Craig Miles

Personal information
- Full name: Craig Neil Miles
- Born: 20 July 1994 (age 32) Swindon, Wiltshire, England
- Batting: Right-handed
- Bowling: Right arm medium

Domestic team information
- 2011–2018: Gloucestershire (squad no. 34)
- 2019–2025: Warwickshire (squad no. 18)
- 2022: Northern Superchargers
- 2023: → Durham (on loan)
- 2024: → Glamorgan (on loan)
- 2025: → Gloucestershire (on loan)
- 2026–: Gloucestershire (squad no. 34)
- First-class debut: 11 May 2011 Gloucestershire v Northamptonshire
- List A debut: 26 July 2011 Gloucestershire v Essex

Career statistics
| Competition | FC | LA | T20 |
| Matches | 111 | 57 | 71 |
| Runs scored | 1,901 | 192 | 89 |
| Batting average | 15.20 | 13.71 | 5.93 |
| 100s/50s | 0/5 | 0/0 | 0/0 |
| Top score | 62* | 31* | 11* |
| Balls bowled | 17,051 | 2,424 | 1,251 |
| Wickets | 368 | 66 | 78 |
| Bowling average | 28.58 | 38.78 | 23.50 |
| 5 wickets in innings | 18 | 0 | 0 |
| 10 wickets in match | 1 | 0 | 0 |
| Best bowling | 6/63 | 4/29 | 4/29 |
| Catches/stumpings | 35/– | 14/– | 38/– |
- Source: ESPNcricinfo, 15 July 2026

= Craig Miles =

English cricketer (born 1994)

Craig Neil Miles (born 20 July 1994) is an English cricketer who currently plays for Gloucestershire. A right-handed batsman and right-hand medium pace bowler he made his first-class debut for Gloucestershire against Northamptonshire in May 2011. In doing so, at 16, he became the fourth youngest player to represent Gloucestershire in a first-class match. Miles signed a three-year contract for Gloucestershire in November 2010, but did not become a full-time professional player until 2013. He was born at Swindon in Wiltshire and studied at South Gloucestershire and Stroud College.

==County career==
Miles made his first-class debut for Gloucestershire in May 2011 against Northamptonshire as a 16-year-old. In the first innings Miles bowled 19 overs for 80 runs also gaining two wickets.

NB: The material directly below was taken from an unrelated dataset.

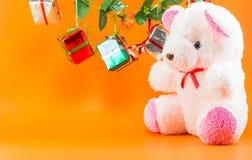 Las cajas de regalo de la Navidad con el peluche refieren el fondo anaranjado Fotografía de archivo libre de regalías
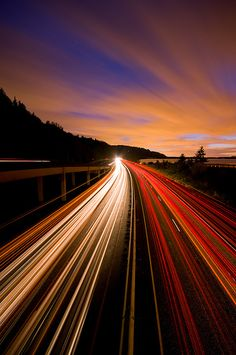 The highway shows movement. Because the road has action on it, with the moving cars and the lights it was taken sped up. Your eyes follow the picture into the distance.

His debut first-class victim was Alex Wakely who was caught by Chris Taylor for 32. He made 19 runs in the Gloucestershire innings from 66 including 2 fours, whilst in the second innings he scored 5 in a heavy innings and 6 runs defeat. Miles made his List A debut against Essex in July 2011. He bowled 7 overs with figures of 2 wickets for 32 runs as Gloucestershire won by 4 wickets. Miles also played in the following game against Lancashire, however bowled just 4 overs and went for 31 runs.

Miles joined Warwickshire in September 2018 and signed a contract extension in October 2022 to remain at the club until the end of the 2025 season. In July 2025, it was announced he had agreed to rejoin Gloucestershire from 1 November that year.